OPDRACHT>
Zet de tekst over de verhuurdersheffing voor woningcorporaties voort, te beginnen na de laatste zin.

OEFENTEKST>
━━━━

Komt er een einde aan de verhuurdersheffing voor woningcorporaties?
7 oktober 2021
Tijdens de Algemene Politieke Beschouwingen na Prinsjesdag 2021 lijkt er beweging te komen in de verhuurdersheffing voor woningcorporaties. Deze belasting werd in 2013 ingevoerd voor organisaties met meer dan 50 sociale huurwoningen. Corporaties verfoeien de belasting, omdat deze hen belemmert in het verduurzamen van bestaande woningen en het investeren in nieuwbouw. De regering denkt na over verlaging of zelfs afschaffing van de heffing. Of hierover nog een besluit wordt genomen door het huidige demissionaire kabinet is niet zeker. De kans bestaat dat een beslissing hierover wordt doorgeschoven naar de nieuwe regering, zeker nu er sprake is van een serieuze formatiepoging.
Waarom werd de verhuurdersheffing ingevoerd?
De verhuurdersheffing werd afgesproken tijdens de kabinetsformatie in 20212. De inkomsten waren bedoeld om een tekort op de begroting te dekken. Woningcorporaties beschikten in die tijd over ruime reserves. De regering was van mening dat ze de heffing makkelijk konden betalen, eventueel door te bezuinigen op de bedrijfsvoering. De heffing betreft een percentage van de WOZ-waarde, dus niet de actuele marktwaarde van de woning. Omdat in de periode dat de heffing werd ingevoerd ook een aantal schandalen speelde, zoals bij Vestia en Rochdale, vond de regering dat de regels voor corporaties moesten worden aangescherpt. Zij moesten zich weer gaan richten op hun kerntaak: het bouwen en onderhouden van sociale huurwoningen.

━━━━

AANGELEVERDE GEGEVENS>
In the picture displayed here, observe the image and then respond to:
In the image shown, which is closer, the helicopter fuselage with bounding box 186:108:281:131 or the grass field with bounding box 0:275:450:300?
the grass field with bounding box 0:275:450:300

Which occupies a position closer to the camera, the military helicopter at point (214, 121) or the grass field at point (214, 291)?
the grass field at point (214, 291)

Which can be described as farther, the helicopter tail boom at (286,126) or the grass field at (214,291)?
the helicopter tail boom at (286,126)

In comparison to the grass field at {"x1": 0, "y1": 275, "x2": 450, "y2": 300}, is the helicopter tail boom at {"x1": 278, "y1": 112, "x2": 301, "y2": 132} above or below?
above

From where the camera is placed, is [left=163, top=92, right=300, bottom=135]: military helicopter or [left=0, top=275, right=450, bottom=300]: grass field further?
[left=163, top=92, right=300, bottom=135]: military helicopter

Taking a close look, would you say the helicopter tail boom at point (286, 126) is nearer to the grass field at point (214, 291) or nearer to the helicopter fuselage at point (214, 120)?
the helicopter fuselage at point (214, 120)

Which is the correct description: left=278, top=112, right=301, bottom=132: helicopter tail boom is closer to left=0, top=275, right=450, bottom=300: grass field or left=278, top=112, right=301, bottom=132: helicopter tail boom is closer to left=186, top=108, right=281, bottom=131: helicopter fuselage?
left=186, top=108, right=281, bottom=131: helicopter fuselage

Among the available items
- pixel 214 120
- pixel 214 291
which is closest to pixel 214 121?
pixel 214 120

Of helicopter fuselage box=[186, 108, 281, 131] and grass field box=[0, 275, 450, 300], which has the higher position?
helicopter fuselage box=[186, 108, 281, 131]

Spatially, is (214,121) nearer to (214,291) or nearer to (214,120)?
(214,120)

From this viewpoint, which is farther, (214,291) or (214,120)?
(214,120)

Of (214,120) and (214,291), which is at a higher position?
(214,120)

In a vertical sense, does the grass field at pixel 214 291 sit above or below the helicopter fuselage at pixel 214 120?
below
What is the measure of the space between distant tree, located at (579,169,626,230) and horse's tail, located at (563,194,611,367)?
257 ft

━━━━

UITWERKING>
Bijna 2 miljard aan inkomsten voor het Rijk
De Staat ontving in 2014 in totaal 1,1 miljard aan inkomsten uit de verhuurdersheffing. In 2021 is dit bedrag gestegen naar 1,8 miljard. Als de regeling onveranderd wordt voortgezet stijgen de inkomsten voor het Rijk in 2025 naar verwachting naar meer dan 2 miljard. Corporaties zijn verbolgen over de hoogte van de heffing. Die noodzaakte hen ertoe om fors te bezuinigen. Niet alleen op personeel en andere bedrijfskosten, maar ook op onderhoud en verduurzaming van woningen, terwijl dit laatste een door de regering opgelegde verplichting is.
In 2020 werd er een onderzoek gedaan naar de gevolgen van de verhuurdersheffing. Dit onderzoek vond plaats in opdracht van Aedes, de overkoepelende organisatie van woningcorporaties en drie betrokken ministeries. De uitkomst van het onderzoek loog er niet om: De komende tien jaar komen corporaties circa 30 miljard tekort om te voldoen aan de vraag naar nieuwe woningen. Zou de heffing worden geschrapt dan kunnen zij met het vrijgekomen geld ongeveer een kwart van de benodigde extra woningen realiseren.
Wat is er mogelijk als de heffing vervalt?
Als het besluit om de verhuurdersheffing te laten vervallen inderdaad wordt genomen, denkt Martin van Rijn, voorzitter van Aedes, dat de corporaties aan al hun verplichtingen kunnen voldoen. Het gaat dan niet alleen om nieuwbouw maar ook verduurzaming, oplossen van achterstallig onderhoud en het leefbaar maken van wijken. Bestuurders van corporaties zijn nog wat terughoudend. Zij vrezen een veelheid aan regels waar de corporaties het beschikbaar gekomen geld aan uit mogen geven. Dit kan belemmerend werken. De corporaties hopen dan ook dat het kabinet hen het vertrouwen geeft om zelfstandig over de beschikbare financiële middelen te kunnen beschikken.